Scaling Operations¶
Scale App Service capacity safely by combining vertical and horizontal scaling with autoscale rules, guardrails, and verification checks. This guide is language-agnostic and focuses on platform-level operations.
flowchart TD
Metric[Monitor Metric] --> Rule{Rule Triggered?}
Rule -- CPU > 70% --> ScaleOut[Scale Out]

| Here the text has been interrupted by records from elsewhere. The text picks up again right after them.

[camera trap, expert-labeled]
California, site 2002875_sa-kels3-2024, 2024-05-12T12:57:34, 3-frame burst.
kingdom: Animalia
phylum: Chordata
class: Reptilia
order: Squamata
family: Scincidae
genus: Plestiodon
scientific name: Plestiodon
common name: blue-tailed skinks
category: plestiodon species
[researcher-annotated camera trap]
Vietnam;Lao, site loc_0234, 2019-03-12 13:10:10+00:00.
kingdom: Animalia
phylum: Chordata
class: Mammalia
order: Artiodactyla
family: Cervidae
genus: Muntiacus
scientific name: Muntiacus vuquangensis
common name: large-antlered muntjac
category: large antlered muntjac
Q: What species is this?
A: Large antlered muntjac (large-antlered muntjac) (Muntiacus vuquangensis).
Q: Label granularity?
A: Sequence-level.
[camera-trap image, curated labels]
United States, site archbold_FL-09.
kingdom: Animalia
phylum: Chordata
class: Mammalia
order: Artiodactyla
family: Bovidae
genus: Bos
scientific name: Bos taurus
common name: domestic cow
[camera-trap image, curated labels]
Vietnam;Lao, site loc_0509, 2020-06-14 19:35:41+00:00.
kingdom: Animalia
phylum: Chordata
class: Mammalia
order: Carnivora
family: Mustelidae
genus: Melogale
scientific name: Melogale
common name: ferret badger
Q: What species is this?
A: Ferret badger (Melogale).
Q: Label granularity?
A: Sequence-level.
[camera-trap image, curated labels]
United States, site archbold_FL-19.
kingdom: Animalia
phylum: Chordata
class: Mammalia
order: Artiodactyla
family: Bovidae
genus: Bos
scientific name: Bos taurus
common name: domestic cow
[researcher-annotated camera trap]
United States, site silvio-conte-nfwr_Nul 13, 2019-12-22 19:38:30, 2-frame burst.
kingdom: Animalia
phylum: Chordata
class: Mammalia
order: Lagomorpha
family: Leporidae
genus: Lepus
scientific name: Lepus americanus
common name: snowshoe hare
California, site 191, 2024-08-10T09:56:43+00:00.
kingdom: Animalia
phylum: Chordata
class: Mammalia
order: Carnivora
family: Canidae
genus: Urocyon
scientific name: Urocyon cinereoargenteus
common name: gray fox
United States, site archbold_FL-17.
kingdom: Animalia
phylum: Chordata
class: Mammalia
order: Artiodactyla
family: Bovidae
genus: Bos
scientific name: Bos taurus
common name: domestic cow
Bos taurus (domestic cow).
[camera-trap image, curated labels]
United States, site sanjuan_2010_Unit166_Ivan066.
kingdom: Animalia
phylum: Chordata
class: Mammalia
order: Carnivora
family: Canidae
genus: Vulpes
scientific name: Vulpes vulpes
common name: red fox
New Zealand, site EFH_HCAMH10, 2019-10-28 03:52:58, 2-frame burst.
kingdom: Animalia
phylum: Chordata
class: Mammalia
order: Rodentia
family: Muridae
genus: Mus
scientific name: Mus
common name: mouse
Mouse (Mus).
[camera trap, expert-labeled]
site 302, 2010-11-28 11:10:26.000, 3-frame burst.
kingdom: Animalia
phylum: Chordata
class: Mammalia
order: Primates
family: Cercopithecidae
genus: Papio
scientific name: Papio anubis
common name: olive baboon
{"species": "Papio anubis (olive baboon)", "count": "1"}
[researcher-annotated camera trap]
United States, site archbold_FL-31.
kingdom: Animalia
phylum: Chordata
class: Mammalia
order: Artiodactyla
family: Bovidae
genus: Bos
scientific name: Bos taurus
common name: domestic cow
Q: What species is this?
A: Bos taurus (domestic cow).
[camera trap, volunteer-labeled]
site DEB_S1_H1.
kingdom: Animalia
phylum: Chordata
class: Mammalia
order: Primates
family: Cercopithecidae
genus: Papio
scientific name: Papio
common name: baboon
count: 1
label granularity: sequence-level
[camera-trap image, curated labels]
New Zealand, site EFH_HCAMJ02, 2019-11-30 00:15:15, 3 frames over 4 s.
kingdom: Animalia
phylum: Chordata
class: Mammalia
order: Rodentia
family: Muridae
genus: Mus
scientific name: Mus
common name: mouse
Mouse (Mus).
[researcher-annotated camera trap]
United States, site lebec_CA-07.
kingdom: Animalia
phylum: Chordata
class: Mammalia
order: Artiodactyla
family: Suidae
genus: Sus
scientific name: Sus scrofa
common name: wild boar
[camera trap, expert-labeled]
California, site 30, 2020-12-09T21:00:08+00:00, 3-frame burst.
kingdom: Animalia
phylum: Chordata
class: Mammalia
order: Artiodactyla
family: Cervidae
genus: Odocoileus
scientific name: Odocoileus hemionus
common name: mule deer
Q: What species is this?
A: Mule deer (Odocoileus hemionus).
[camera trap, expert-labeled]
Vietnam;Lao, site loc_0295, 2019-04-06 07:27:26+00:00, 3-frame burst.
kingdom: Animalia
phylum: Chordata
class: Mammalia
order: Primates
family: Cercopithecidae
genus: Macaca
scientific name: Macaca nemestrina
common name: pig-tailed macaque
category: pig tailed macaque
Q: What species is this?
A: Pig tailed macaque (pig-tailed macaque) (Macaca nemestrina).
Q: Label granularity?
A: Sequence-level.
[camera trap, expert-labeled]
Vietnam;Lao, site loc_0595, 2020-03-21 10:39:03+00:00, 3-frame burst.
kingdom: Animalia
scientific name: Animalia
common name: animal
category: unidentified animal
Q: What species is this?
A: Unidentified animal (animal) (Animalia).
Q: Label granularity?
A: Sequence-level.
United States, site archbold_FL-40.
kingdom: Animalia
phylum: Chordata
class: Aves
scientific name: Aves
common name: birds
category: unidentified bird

Rule -- CPU < 30% --> ScaleIn[Scale In]
ScaleOut --> Cooldown[Cooldown Period]
ScaleIn --> Cooldown
Cooldown --> Metric Prerequisites¶
- Azure CLI authenticated (
az login) - Existing App Service Plan and Web App
- Metrics flowing to Azure Monitor
- Variables set in shell:
RGAPP_NAMEPLAN_NAME
When to Use¶
Procedure¶
Understand Scale Up vs Scale Out¶
- Scale up (vertical): change plan SKU for more CPU/memory per instance
- Scale out (horizontal): increase worker instance count
- Rule of thumb:
- scale up when single instance memory/CPU saturation occurs
- scale out when traffic concurrency is the bottleneck
Inspect Current Capacity¶
az appservice plan show \
--resource-group $RG \
--name $PLAN_NAME \
--query "{sku:sku.name,capacity:sku.capacity,workers:numberOfWorkers,kind:kind}" \
--output json
Sample output (PII-masked):
Scale Up (Vertical Scaling)¶
Use scale up when one instance is consistently overloaded even at low concurrency.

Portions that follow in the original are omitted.